- **EXERCISE TASK 1**:
Answer these questions about the text on CoE roles:
(a) What should people working in a CoE generally have an appetite for?
(b) To whom does the CoE leader typically report?
(c) When talking to whom should a good CoE leader be especially convincing?
- **EXERCISE TASK 2**: Return the passage of the text on CoE roles starting with "The CoE leader manages" and going on through "parts of the organization.", word for word.

- **DOCUMENT**:
** Start **

Most CoEs have similar roles with the same requirements and learning paths, even if the exact names of the job profile might differ. We list the most common ones here.

Note that people working in a CoE should generally have an appetite for innovating the company. This does not necessarily mean they always want to use the latest and greatest technologies, but much more that they want the organization to embrace change towards a better future. People must be willing to take some risk, and embrace failure as an opportunity to learn and improve.

CoE leader

The CoE leader manages the CoE, typically reporting to the CIO or a senior manager within the IT department. Sometimes, the CoE leader is also reporting to a senior program manager, e.g., around digital transformation. Ideally, there is C-level attention and clear communication to foster a recognition of the process automation CoE impact on the overall goals of the organization.

A good CoE leader is enthusiastic about the opportunities of process orchestration and can help challenge the status quo in different parts of the organization by envisioning a better world with process orchestration. Therefore, this person should be pretty convincing, especially when talking to senior managers or conservative parts of the organization.

** End **

- **ENTRIES SUPPLIED**:

** Start **

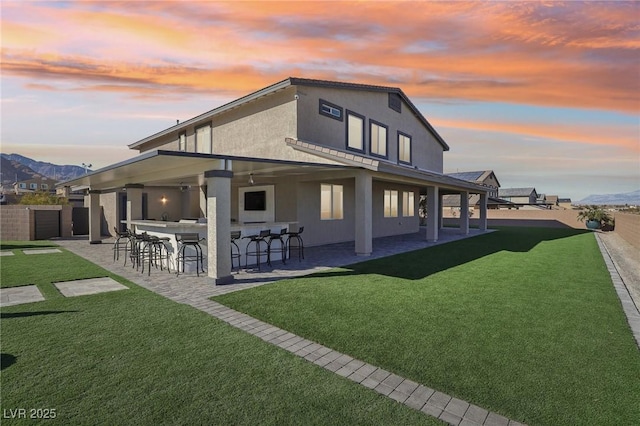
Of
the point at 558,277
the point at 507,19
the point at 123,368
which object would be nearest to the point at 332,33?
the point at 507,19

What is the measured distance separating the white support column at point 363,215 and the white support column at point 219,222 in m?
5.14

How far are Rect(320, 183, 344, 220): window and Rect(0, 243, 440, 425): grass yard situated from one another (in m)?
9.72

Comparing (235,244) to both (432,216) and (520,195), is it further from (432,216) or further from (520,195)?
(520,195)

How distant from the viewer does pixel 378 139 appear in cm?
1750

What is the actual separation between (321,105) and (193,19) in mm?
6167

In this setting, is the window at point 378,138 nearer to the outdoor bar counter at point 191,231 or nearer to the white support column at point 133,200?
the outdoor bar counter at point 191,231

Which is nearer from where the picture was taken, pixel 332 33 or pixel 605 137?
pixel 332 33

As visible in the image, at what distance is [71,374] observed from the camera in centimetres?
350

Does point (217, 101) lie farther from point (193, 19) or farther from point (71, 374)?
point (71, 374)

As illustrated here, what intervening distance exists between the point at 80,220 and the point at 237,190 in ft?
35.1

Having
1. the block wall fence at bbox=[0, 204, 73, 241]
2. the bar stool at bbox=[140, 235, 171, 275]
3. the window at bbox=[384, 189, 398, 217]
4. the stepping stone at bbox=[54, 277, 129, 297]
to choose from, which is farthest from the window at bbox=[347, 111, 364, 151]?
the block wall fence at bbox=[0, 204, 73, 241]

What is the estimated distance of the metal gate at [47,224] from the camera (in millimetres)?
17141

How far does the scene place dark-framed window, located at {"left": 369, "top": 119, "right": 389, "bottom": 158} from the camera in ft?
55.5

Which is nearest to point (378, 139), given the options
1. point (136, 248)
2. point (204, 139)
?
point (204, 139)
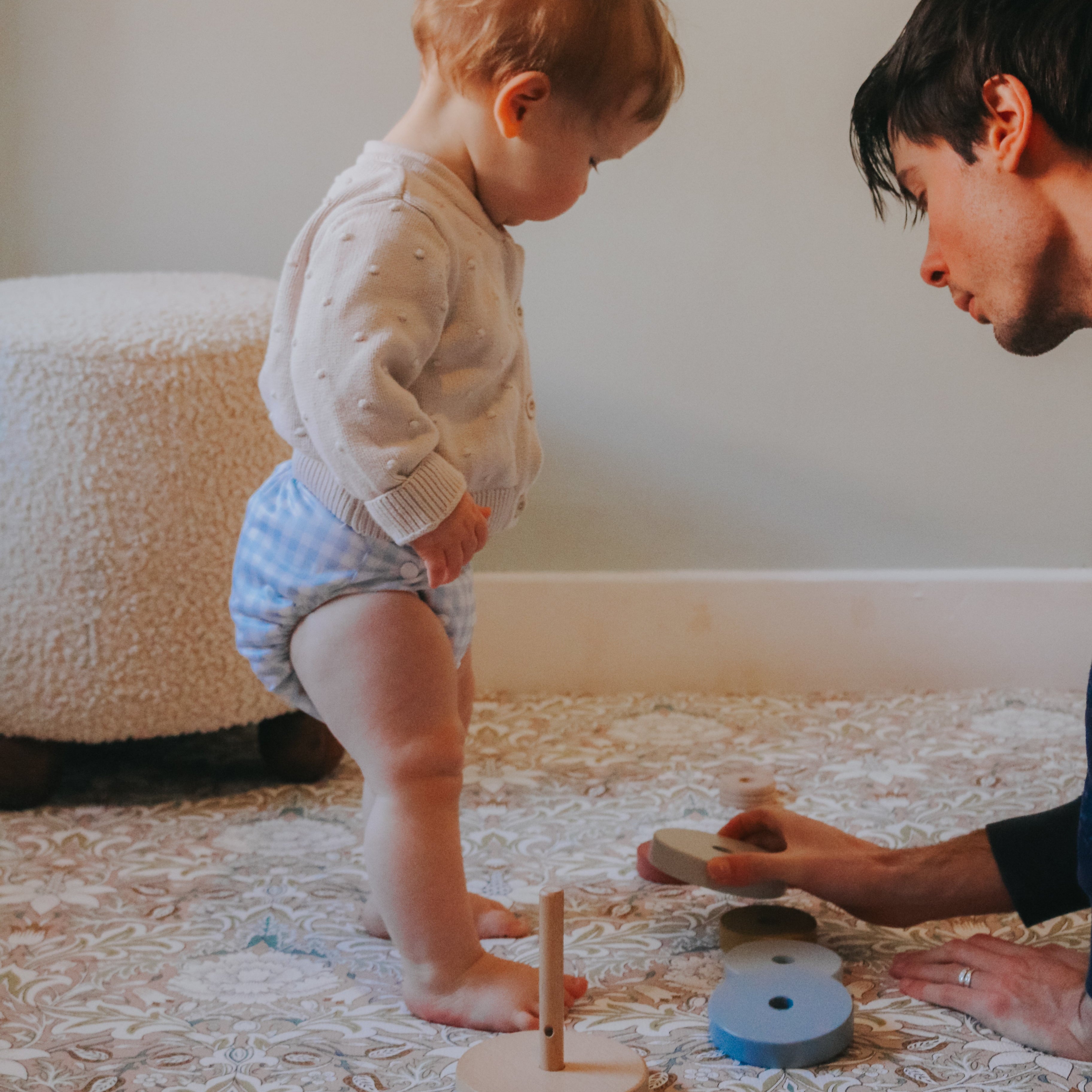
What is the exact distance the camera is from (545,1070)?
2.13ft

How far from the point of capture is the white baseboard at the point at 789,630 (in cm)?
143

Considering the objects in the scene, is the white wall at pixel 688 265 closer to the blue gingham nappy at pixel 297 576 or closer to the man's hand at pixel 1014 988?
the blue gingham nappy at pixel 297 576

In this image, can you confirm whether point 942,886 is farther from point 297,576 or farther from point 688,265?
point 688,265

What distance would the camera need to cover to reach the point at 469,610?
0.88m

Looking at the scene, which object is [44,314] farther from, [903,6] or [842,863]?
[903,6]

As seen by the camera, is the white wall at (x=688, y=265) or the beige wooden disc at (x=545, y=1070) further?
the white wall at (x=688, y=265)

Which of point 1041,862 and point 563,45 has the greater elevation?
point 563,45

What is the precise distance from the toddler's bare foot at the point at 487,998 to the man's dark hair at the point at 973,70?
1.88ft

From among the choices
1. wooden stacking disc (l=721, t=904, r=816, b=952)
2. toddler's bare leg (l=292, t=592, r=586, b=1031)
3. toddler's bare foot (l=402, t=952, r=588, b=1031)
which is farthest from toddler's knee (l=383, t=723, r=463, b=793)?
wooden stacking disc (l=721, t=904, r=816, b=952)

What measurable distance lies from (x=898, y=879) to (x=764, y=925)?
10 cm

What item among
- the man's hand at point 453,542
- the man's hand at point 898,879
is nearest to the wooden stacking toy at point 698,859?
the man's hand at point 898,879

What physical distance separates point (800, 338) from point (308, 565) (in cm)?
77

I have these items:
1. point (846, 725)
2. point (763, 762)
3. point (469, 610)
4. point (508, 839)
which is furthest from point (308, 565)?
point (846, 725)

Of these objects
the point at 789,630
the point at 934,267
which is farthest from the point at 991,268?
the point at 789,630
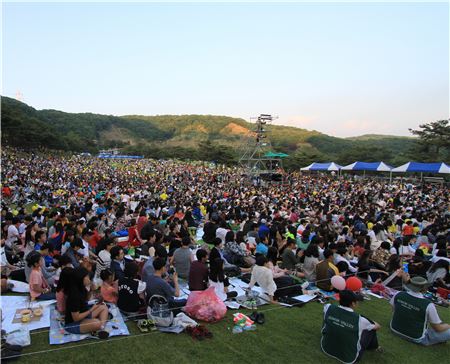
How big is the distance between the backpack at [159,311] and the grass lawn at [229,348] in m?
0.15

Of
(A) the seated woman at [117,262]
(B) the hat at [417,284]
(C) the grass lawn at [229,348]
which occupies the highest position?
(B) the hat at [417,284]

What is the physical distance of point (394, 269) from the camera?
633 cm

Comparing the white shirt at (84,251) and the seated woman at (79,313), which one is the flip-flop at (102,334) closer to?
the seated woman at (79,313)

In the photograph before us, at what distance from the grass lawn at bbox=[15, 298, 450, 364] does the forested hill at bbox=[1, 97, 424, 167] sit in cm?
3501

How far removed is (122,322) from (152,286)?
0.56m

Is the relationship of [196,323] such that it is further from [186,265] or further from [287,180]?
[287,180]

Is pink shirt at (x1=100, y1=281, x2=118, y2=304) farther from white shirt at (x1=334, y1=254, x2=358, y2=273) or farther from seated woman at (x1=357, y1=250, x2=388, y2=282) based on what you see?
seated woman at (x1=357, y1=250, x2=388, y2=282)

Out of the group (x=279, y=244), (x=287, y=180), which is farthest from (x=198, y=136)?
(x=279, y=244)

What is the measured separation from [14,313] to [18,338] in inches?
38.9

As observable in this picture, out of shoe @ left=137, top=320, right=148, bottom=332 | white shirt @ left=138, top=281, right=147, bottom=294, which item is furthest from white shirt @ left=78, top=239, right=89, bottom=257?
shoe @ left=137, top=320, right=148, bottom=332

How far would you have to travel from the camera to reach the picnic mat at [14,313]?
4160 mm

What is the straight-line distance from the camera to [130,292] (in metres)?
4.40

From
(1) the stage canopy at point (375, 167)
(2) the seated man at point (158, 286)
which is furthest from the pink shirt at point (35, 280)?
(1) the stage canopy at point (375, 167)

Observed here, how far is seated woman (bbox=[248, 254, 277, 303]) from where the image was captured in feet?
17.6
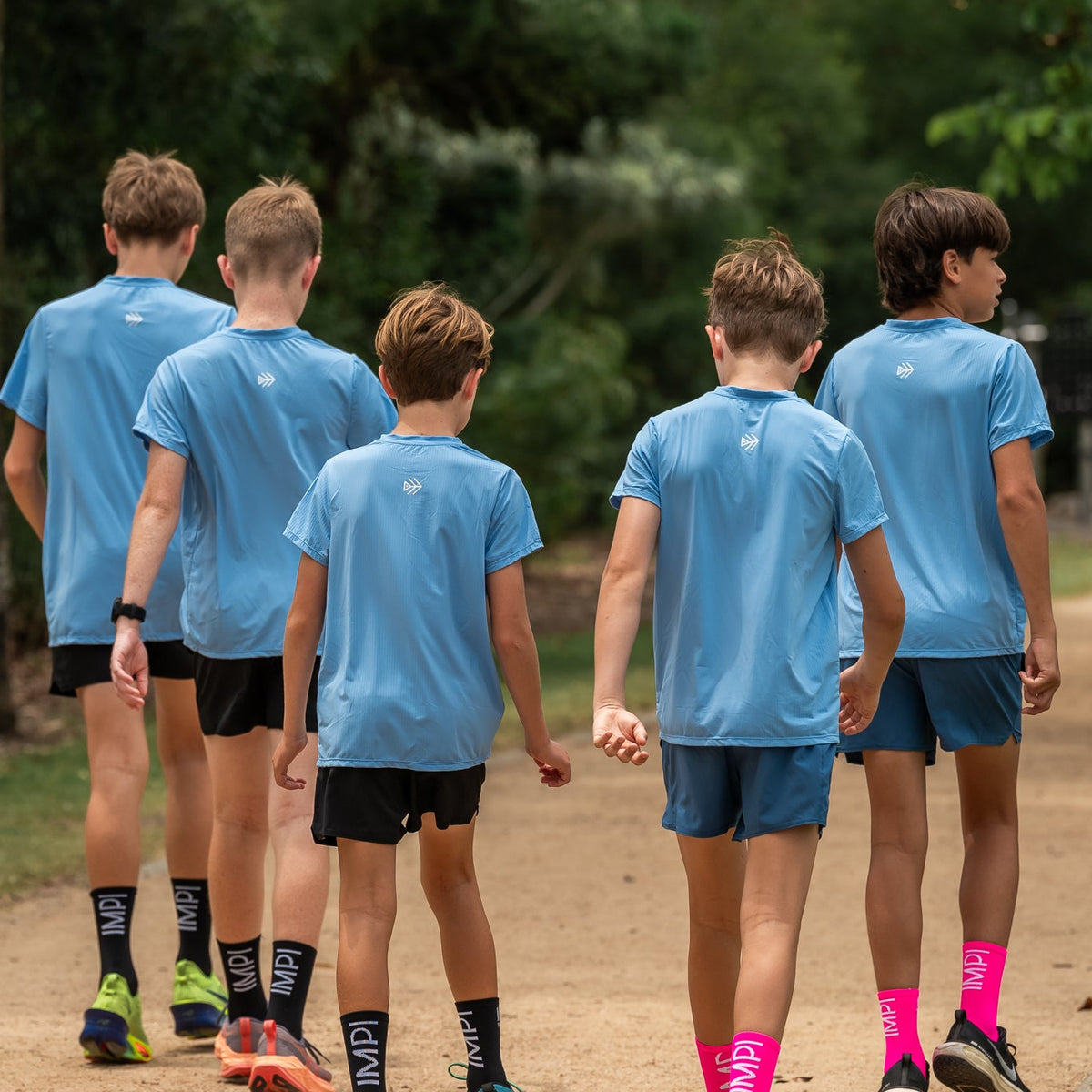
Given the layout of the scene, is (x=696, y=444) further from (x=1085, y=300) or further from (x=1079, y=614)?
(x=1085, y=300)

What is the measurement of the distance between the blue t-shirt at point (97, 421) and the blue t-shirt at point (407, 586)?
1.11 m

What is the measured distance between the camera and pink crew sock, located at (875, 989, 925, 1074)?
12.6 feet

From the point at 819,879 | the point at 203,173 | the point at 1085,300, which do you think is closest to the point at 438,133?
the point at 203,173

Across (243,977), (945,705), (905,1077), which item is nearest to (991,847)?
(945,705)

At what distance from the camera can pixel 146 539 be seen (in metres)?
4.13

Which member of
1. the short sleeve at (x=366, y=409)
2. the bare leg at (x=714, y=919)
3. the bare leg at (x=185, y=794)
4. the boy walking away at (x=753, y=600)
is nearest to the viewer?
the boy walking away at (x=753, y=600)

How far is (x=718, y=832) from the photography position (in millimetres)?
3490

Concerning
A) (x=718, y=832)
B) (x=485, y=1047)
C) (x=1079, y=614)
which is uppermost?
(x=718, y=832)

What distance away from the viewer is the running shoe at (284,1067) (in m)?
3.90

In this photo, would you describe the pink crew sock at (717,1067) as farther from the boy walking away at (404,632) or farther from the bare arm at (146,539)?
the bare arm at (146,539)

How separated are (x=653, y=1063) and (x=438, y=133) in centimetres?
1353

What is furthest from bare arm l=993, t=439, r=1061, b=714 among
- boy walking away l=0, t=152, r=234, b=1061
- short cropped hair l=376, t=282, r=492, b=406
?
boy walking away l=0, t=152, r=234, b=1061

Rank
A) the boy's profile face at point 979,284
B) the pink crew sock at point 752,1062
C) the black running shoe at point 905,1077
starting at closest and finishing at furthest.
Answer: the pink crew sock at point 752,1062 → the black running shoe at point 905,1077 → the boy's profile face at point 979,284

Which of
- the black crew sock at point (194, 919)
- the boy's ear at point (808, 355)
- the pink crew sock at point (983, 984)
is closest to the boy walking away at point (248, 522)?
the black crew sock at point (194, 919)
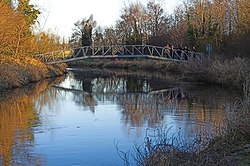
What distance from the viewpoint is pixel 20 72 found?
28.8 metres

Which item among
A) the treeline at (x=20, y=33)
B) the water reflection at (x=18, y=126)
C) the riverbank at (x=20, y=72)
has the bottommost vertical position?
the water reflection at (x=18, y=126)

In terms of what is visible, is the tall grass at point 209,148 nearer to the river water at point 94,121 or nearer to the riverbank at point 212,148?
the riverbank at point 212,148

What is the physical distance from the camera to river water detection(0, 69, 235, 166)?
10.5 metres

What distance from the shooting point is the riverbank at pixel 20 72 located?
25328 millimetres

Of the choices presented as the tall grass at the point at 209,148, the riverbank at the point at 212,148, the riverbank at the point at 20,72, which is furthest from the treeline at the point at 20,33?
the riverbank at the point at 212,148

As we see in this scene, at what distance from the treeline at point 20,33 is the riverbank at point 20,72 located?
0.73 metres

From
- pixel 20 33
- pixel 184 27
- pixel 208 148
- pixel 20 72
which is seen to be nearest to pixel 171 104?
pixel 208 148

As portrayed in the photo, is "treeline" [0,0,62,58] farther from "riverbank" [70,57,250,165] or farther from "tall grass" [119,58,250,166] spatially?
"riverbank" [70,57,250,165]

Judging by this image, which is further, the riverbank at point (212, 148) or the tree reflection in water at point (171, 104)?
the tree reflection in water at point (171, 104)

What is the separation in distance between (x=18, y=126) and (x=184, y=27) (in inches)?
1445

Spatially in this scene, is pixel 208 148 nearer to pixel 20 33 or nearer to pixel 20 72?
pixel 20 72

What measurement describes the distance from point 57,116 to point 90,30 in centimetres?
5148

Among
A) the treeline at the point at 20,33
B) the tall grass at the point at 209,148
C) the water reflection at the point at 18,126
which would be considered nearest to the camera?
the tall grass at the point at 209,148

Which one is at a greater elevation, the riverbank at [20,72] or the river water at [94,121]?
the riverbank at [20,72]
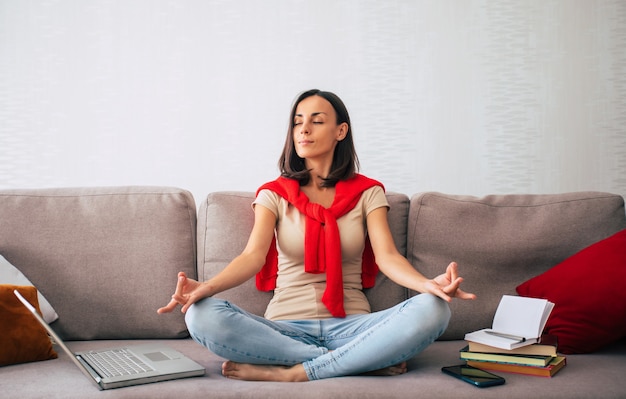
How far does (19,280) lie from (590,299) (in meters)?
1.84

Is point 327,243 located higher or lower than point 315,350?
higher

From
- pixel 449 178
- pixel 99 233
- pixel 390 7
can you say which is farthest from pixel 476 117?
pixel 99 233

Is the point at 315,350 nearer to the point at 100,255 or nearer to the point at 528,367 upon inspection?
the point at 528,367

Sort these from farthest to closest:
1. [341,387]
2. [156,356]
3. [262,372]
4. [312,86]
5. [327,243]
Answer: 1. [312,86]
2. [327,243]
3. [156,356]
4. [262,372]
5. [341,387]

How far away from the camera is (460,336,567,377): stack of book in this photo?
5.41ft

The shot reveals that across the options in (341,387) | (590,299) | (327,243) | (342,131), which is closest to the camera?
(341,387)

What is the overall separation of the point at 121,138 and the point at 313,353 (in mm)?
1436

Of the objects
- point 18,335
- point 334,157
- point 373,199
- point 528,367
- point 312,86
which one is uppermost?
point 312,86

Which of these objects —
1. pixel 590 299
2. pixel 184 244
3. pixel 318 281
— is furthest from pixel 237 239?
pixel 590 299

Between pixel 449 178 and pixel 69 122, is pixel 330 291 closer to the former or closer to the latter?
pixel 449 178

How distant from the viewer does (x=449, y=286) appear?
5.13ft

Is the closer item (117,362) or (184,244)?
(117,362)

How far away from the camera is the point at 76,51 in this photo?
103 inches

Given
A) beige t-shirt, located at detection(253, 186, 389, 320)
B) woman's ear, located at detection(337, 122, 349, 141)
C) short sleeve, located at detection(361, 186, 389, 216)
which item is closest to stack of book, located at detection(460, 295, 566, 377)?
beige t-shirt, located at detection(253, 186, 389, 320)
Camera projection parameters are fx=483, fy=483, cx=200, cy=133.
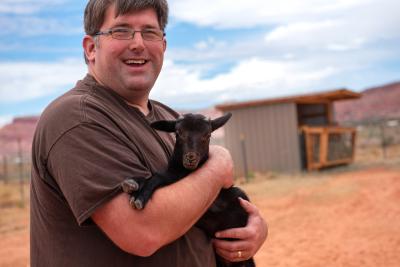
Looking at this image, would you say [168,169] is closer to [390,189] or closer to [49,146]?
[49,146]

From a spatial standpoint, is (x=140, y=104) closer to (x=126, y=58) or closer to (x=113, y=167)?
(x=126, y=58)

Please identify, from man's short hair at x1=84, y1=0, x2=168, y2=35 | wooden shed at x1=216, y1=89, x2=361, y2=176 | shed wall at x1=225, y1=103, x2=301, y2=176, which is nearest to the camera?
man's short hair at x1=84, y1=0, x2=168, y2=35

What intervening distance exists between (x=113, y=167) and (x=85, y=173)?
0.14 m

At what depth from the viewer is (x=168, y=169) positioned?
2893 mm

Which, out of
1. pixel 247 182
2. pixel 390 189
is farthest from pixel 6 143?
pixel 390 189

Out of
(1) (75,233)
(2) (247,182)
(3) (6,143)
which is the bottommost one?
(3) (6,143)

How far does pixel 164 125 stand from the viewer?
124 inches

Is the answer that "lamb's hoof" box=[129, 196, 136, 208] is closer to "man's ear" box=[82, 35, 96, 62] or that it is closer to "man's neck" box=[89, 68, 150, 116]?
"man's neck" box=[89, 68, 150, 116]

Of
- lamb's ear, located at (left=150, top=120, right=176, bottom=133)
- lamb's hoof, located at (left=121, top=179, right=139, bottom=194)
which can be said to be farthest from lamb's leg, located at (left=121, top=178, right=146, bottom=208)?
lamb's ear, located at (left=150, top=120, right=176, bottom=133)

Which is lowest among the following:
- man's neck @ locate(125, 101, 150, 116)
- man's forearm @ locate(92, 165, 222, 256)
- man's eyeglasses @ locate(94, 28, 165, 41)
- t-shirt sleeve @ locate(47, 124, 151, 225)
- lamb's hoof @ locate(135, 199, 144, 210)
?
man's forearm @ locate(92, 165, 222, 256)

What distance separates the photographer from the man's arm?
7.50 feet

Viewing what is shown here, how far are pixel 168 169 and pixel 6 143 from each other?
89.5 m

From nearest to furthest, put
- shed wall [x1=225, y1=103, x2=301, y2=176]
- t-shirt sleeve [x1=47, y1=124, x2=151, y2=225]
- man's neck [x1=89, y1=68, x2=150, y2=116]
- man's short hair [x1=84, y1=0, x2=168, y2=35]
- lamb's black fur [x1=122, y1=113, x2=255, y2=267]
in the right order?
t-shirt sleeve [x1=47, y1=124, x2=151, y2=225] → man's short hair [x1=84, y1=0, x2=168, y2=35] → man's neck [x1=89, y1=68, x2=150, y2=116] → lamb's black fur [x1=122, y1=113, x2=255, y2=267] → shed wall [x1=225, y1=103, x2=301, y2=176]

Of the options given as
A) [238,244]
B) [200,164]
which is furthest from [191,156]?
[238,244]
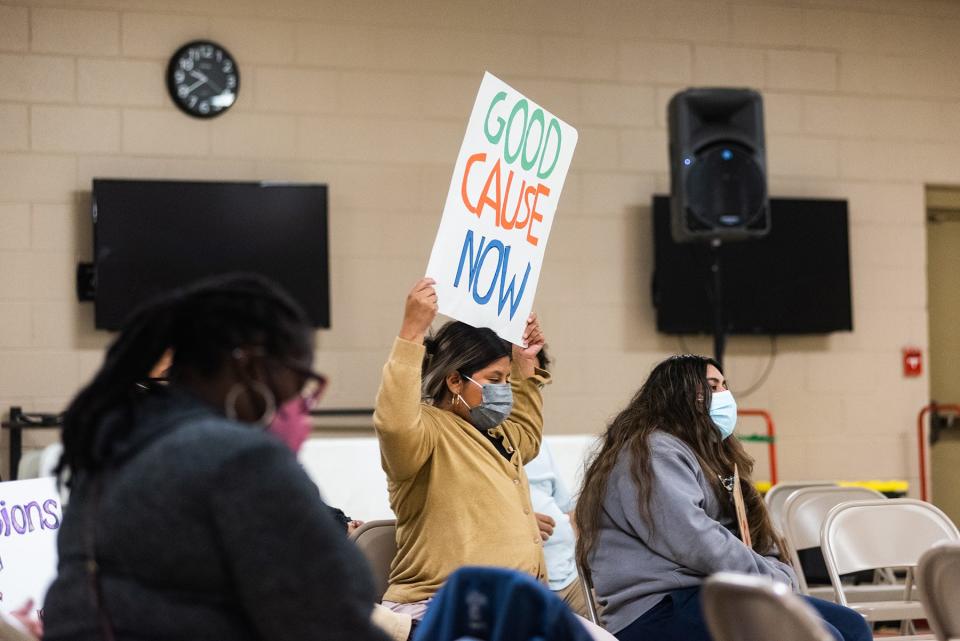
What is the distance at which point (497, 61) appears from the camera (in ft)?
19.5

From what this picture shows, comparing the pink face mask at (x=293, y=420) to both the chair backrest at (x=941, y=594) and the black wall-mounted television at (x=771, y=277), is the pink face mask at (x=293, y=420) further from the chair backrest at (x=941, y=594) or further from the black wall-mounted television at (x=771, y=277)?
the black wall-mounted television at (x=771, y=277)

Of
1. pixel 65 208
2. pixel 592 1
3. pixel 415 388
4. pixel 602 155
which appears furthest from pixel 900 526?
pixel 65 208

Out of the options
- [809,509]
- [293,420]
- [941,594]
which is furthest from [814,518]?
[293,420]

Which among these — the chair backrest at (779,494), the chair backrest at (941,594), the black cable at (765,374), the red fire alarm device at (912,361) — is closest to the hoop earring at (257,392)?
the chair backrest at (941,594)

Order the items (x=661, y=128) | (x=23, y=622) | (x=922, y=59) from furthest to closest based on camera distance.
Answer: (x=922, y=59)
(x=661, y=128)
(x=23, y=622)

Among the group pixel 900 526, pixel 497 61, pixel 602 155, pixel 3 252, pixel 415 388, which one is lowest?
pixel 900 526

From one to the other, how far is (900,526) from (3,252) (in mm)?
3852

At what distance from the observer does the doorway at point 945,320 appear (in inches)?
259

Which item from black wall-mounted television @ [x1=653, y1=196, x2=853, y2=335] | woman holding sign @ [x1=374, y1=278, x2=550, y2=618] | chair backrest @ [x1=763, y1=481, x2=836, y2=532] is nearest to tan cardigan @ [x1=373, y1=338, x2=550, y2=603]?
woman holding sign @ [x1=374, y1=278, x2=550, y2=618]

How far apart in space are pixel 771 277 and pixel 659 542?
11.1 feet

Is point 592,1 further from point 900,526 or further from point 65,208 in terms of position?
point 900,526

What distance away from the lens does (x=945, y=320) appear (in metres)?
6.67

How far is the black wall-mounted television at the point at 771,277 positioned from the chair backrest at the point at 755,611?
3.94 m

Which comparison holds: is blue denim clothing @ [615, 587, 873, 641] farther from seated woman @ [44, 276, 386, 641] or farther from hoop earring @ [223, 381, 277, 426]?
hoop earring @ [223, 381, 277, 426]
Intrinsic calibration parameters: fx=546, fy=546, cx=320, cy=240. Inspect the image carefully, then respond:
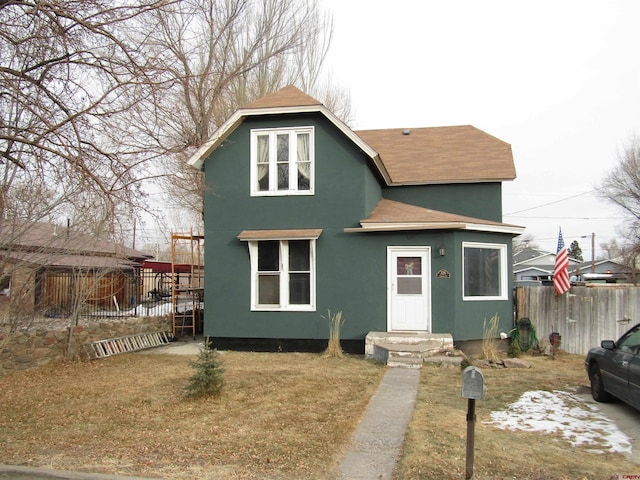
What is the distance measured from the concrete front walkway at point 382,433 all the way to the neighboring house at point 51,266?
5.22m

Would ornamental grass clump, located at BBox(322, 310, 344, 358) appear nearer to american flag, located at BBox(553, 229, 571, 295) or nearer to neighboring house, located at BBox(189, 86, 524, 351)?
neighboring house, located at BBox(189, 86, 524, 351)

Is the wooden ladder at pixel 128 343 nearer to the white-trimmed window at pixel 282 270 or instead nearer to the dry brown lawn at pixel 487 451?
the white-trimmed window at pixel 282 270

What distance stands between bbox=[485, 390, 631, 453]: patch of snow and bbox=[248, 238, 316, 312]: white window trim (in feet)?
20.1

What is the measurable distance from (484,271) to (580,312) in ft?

** End **

- **FINAL RESULT 1**:
(a) Innovating the company.
(b) The CIO or a senior manager within the IT department.
(c) Senior managers or conservative parts of the organization.

- **FINAL RESULT 2**:
The CoE leader manages the CoE, typically reporting to the CIO or a senior manager within the IT department. Sometimes, the CoE leader is also reporting to a senior program manager, e.g., around digital transformation. Ideally, there is C-level attention and clear communication to foster a recognition of the process automation CoE impact on the overall goals of the organization.

A good CoE leader is enthusiastic about the opportunities of process orchestration and can help challenge the status quo in different parts of the organization by envisioning a better world with process orchestration. Therefore, this person should be pretty convincing, especially when talking to senior managers or conservative parts of the organization.